## TASK PROMPT
Identify each line below that contains the word "National", and copy it out.

── THE RECORDS ──

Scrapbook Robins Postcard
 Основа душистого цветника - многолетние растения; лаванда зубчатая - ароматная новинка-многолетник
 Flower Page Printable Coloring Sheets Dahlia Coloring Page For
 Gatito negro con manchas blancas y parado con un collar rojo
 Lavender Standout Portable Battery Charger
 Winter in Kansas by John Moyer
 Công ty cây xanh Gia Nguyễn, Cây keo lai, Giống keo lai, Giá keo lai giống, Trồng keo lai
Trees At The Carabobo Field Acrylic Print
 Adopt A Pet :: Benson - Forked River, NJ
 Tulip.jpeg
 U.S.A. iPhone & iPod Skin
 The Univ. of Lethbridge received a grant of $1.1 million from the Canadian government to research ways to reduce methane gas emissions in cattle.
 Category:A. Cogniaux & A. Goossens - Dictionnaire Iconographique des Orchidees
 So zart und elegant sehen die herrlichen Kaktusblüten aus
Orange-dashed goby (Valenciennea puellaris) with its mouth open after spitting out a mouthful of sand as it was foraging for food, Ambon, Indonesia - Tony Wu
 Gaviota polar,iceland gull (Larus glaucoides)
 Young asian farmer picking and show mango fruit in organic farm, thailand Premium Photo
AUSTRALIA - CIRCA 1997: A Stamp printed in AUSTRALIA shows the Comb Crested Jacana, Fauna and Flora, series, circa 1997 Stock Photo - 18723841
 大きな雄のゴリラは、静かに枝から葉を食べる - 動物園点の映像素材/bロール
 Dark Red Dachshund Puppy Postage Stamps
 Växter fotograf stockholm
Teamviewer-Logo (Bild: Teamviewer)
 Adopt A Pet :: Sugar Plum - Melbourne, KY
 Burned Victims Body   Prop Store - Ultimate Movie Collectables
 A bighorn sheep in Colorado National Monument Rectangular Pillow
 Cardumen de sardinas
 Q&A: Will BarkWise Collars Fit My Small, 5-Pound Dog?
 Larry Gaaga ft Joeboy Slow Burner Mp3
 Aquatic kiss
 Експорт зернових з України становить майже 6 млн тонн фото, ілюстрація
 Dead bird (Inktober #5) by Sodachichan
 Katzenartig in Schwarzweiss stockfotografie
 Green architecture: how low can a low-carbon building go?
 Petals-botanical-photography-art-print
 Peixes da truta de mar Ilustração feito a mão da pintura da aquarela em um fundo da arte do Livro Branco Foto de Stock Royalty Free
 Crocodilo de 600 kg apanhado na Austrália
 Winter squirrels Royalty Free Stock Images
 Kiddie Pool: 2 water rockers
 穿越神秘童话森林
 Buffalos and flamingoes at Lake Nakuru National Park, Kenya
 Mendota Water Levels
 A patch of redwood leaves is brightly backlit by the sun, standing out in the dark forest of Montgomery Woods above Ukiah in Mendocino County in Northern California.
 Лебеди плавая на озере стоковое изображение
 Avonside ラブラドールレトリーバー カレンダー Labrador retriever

───

## WRITTEN RESPONSE
 A bighorn sheep in Colorado National Monument Rectangular Pillow
 Buffalos and flamingoes at Lake Nakuru National Park, Kenya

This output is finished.